Die Gäste amüsieren sich über das ironische Hickhack am Podium. Etwa 90 Menschen lauschen im Festsaal der WU Wien der Studienpräsentation und Diskussion, zu dem die Kammer der Wirtschaftstreuhänder und das Institut Österreichischer Wirtschaftsprüfer geladen haben. Es geht um Kontrolle in Unternehmen, um Transparenz und Nachhaltigkeit. Große Worte, die oft leere Worthülsen bleiben. Das Podium ist hochkarätig: Brigitte Ederer, ehemals Personalvorstand der Siemens AG, Alexander Egit, Chef von Greenpeace in Zentral- und Osteuropa, Monika Langthaler, Chefin der Agentur Brainbows, die Nachhaltigkeitsberichte erstellt, Helmut Maukner, Präsident von iwp, Institut Österreichischer Wirtschaftsprüfer.
Den Riegel vorschieben
Was die Kontrolle betrifft, haben die Unternehmen aufgeholt. Das zeigt der neue „Kontrollbarometer“, den Helene Karmasin, die Grande Dame der Motivforschung, im ersten Programmpunkt präsentiert. Hundert Manager – Geschäftsführer, Aufsichtsräte, Vorstände – waren befragt worden, wie sie Kontrollmaßnahmen in ihrem Unternehmen einschätzen. Das Fazit: „Sie sind in den Unternehmen selbstverständlicher geworden“, so Karmasin. 88 Prozent der Manager gaben an, im Unternehmen Richtlinien und Verhaltenscodices für Mitarbeiter zu haben. Nur elf bzw. zwölf Prozent sagten, das Kontrollbewusstsein bei Führungskräften bzw. Mitarbeitern sei verbesserungswürdig.74 Prozent bewerten das interne Kontrollsystem als gut. iwp-Chef Helmut Maukner kommentiert, dass in den Unternehmen der Zenit erreicht sei, um ungesetzliches Handeln zu verhindern: „Noch mehr Kontrolle würde ihnen schaden.“ Nachhaltigkeit hat weit weniger Platz: 34 Prozent der Manager sagten, nachhaltiges Wirtschaften könne ein Nachteil für Unternehmen sein.

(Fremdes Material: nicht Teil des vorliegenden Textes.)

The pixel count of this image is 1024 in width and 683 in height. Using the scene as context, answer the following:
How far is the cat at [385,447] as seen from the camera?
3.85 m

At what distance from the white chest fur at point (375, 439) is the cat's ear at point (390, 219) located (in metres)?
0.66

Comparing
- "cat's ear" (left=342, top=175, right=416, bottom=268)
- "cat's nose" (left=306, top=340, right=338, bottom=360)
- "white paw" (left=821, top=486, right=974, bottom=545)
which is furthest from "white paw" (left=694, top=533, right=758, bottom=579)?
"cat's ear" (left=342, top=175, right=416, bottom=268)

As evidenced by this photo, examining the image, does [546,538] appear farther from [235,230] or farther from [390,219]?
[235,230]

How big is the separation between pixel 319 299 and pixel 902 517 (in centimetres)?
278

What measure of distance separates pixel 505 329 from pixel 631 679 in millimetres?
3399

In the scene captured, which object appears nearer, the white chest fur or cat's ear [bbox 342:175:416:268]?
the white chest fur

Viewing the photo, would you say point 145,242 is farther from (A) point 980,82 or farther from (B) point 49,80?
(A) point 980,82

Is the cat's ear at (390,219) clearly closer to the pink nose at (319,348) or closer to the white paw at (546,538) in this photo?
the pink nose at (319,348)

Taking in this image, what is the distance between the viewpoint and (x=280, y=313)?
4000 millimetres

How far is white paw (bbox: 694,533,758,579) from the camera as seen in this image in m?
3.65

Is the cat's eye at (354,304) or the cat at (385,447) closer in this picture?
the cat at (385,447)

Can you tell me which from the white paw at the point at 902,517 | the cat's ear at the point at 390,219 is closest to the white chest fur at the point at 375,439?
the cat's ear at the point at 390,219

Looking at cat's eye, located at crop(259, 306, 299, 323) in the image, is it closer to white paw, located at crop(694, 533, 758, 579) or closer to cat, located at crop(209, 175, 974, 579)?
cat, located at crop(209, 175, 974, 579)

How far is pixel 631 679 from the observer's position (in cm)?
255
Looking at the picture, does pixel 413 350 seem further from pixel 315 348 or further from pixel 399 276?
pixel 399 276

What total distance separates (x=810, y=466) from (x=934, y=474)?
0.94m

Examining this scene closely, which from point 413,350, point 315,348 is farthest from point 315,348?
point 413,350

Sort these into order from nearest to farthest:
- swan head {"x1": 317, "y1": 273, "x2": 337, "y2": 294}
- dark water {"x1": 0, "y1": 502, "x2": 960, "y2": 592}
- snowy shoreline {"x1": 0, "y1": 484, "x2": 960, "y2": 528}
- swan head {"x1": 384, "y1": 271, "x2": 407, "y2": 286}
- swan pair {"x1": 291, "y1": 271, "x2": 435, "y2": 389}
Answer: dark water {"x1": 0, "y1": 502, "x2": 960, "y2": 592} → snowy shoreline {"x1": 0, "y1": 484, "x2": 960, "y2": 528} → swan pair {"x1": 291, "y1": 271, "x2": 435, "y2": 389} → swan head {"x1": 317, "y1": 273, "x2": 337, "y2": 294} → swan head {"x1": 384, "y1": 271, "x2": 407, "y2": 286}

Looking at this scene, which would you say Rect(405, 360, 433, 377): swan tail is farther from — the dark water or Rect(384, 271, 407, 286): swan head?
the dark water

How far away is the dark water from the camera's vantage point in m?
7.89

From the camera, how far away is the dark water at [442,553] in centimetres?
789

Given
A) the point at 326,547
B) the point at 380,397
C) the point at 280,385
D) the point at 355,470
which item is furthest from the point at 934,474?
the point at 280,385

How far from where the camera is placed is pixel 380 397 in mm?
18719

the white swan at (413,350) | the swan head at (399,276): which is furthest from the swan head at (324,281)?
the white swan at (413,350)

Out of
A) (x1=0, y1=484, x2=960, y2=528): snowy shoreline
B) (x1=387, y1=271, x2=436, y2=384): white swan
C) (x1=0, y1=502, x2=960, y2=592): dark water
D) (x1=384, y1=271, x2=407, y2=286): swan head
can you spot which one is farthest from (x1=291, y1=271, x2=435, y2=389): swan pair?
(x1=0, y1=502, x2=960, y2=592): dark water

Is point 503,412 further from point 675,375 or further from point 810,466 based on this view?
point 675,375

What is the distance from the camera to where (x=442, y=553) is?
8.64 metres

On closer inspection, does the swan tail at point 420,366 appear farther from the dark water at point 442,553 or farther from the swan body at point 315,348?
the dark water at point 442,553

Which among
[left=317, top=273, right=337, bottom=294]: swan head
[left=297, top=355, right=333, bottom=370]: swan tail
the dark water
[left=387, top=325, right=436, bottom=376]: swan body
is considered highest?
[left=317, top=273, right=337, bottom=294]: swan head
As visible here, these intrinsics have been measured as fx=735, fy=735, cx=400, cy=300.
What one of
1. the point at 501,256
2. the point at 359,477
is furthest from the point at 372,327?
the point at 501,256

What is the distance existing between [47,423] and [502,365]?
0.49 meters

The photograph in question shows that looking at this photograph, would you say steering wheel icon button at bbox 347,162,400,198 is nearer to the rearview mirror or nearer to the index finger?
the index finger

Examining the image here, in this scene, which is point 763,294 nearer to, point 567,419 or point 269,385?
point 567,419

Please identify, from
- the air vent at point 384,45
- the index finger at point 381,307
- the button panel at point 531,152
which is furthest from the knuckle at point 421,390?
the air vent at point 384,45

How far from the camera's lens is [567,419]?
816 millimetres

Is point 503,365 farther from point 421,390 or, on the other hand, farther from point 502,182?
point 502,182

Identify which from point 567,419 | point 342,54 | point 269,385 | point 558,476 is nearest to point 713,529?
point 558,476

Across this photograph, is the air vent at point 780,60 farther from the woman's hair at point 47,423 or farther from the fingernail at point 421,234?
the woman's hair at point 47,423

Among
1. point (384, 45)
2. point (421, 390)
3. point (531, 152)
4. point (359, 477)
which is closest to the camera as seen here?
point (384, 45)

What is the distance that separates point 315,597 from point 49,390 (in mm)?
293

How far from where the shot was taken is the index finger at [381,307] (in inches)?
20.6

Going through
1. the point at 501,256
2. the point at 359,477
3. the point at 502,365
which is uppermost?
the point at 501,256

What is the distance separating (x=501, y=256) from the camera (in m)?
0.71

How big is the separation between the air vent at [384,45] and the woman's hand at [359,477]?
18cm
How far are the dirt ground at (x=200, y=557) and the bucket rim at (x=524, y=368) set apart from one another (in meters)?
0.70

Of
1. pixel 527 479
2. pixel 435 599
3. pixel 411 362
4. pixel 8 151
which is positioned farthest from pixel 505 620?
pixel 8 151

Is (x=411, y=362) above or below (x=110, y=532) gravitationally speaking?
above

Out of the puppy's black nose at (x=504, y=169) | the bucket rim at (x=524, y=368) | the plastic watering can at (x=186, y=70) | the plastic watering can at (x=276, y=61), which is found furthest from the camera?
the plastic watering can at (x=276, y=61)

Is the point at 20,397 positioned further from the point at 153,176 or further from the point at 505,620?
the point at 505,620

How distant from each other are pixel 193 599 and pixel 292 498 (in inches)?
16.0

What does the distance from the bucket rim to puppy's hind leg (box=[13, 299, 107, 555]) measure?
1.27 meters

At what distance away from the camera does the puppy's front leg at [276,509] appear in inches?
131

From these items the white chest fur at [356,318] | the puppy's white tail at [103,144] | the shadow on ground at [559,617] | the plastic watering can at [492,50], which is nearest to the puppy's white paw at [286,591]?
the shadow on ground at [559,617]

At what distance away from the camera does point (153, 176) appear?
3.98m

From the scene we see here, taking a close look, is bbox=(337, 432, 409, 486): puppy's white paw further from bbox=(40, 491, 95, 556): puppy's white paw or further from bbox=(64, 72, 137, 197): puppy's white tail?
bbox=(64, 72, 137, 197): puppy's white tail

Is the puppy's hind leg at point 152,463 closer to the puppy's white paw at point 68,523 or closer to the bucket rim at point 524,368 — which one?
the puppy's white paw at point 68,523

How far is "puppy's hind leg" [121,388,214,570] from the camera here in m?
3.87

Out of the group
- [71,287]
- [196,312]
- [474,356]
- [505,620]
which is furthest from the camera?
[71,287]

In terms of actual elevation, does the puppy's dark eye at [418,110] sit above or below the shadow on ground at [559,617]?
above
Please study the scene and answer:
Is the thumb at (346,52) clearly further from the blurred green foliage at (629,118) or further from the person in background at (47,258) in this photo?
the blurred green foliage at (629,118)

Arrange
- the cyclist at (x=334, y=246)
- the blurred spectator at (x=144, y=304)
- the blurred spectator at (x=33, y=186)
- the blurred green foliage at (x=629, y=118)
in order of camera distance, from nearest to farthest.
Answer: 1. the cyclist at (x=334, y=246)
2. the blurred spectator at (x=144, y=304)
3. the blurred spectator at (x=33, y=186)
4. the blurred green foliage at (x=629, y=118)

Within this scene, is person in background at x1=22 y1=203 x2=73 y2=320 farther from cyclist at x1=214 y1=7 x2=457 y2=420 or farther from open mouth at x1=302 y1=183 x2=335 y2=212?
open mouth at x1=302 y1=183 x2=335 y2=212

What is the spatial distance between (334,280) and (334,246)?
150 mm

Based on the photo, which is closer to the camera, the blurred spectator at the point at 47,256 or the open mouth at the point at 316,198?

Später, im Podiumsgespräch widerspricht dem Monika Langthaler: Nachhaltigkeit könne sich sehr wohl positiv auf das Unternehmen auswirken – und Nachhaltigkeitsberichte entsprechendes Handeln im Unternehmen forcieren. Sie führt den REWE-Konzern ins Treffen, der mit Passiv- und Niedrigenergie-Märkten viele Kosten sparte. Staller ätzt in Richtung Langthaler: „Diese Nachhaltigkeitsberichte sind doch PR, meist nur ,Copy-Paste‘.“ Auch Greenpeace-Chef Alexander Egit sagt, dass es mit der Ethik in Konzernen noch nicht weit her sei. Er nennt die erfolgreiche Andritz AG – „die Regenwälder abholzt und Indigene vertreibt.“
Dass ein Mangel an Nachhaltigkeit und Kontrolle zu Reputationsverlust führen kann, musste Brigitte Ederer erfahren: Atomenergie und Korruption ließen die Beliebtheitswerte von Siemens als Arbeitgeber in den Keller rasseln. „Erst durch die Aufarbeitung des Skandals und der Einstieg in erneuerbare Energien hat Siemens wieder an Attraktivität als Arbeitgeber gewonnen“, so Ederer. Greenpeace-Chef Alexander Egit meint, der Druck von außen auf Konzerne sei gut, „aber der Druck von innen, von den Mitarbeitern ist noch wirkungsvoller“. Er fordert gesetzliche Regulierungen, um Unternehmen besser kontrollieren zu können. Maukner pocht dagegen auf die freiwillige Selbstregulierung.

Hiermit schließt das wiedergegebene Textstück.